## [WORK TASK 1]
List every distinct username that appears as a post header in the archery forum thread.
## [WORK TASK 2]
In the archery forum thread, rewrite the paragraph beginning "I've bought quite a few items from them" as a short bulleted list that keeps its main facts.
## [WORK TASK 3]
Print the part of the archery forum thread starting with "I buy from there" and going on through "plus your item.", word for word.
(TEXT PASSAGE)
# Buying equipment from Alternative Archery



## eagle man (Jun 7, 2011)

I'm really confuser on this but it is probably simpler than I'm thinking. So I buy a $500.00 riser from Alternative and pay shipping to the US. Do I pay a duty on that and if so how does that work? And who collects the duty money? 

Thanks for any help any one can give me.

Ted


----------



## archerynooblol (Nov 6, 2010)

I buy from there once and a while and haven't had to pay import yet.

Regards


----------



## c365 (May 15, 2013)

Everything is included in the shipping price you see in the cart plus your item.


----------



## nuts&bolts (Mar 25, 2005)

eagle man said:


> I'm really confuser on this but it is probably simpler than I'm thinking. So I buy a $500.00 riser from Alternative and pay shipping to the US. Do I pay a duty on that and if so how does that work? And who collects the duty money?
> 
> Thanks for any help any one can give me.
> 
> Ted


VAT (Value Added Tax) is only paid by folks who live in the UK.

Since you are from the US,
you do not pay VAT.


----------



## eagle man (Jun 7, 2011)

Thanks!!!!!!!!


----------



## williamskg6 (Dec 21, 2008)

I've bought quite a few items from them and had no import problems. I didn't have to pay anything above and beyond the price they charged me (no import duties). The thing I find most interesting is how shipping on one brand of a particular item can be inexpensive, but if you switch to another brand's similar item the shipping is dramatically higher (both from same country of origin). It makes me think there's subtleties in customs that are being lumped into shipping charges, but I can't say for sure.

I've skipped out on tracking for all my orders I've placed with them. Tracking will only tell you when it gets to the U.K. border - USPS doesn't provide tracking once it's on our shores. UPS might, however.

-Kent W.


----------



## c365 (May 15, 2013)

If they stock your item, shipping is generally as fast as UPS or USPS. One small item I ordered actually arrived in three days. Faster than USPS Priority mail.


----------



## williamskg6 (Dec 21, 2008)

c365 said:


> If they stock your item, shipping is generally as fast as UPS or USPS. One small item I ordered actually arrived in three days. Faster than USPS Priority mail.


Hmmm... you must have better mail karma than me. When I ordered, it took over two weeks, almost all of which was shipping, stuck in USPS for more than half the time. That's really the only reason I can imagine for not ordering through them - you never really know how long it'll take to receive things. If you can tolerate the shipping times, the prices and uncommon items they stock can be worth the wait.

-Kent W.


----------



## c365 (May 15, 2013)

If you pay them with Paypal, they'll send you a confirm email. You have to acknowledge that email before they send it out.


----------



## c365 (May 15, 2013)
(End TEXT PASSAGE)
(INFORMATION SUPPLIED)
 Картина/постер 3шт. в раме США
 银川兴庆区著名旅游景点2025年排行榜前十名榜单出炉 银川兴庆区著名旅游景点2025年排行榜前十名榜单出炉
(End INFORMATION SUPPLIED)
## [TASK RESULT 1]
eagle man, archerynooblol, c365, nuts&bolts, williamskg6

## [TASK RESULT 2]
- The writer has bought many items from them with no import problems.
- They paid nothing beyond the price charged and owed no import duties.
- Shipping on one brand of an item can be cheap, while a similar item from another brand costs far more to ship, even when both come from the same country.
- The writer suspects that customs details are being folded into shipping charges but is not sure.

## [TASK RESULT 3]
I buy from there once and a while and haven't had to pay import yet.

Regards


----------



## c365 (May 15, 2013)

Everything is included in the shipping price you see in the cart plus your item.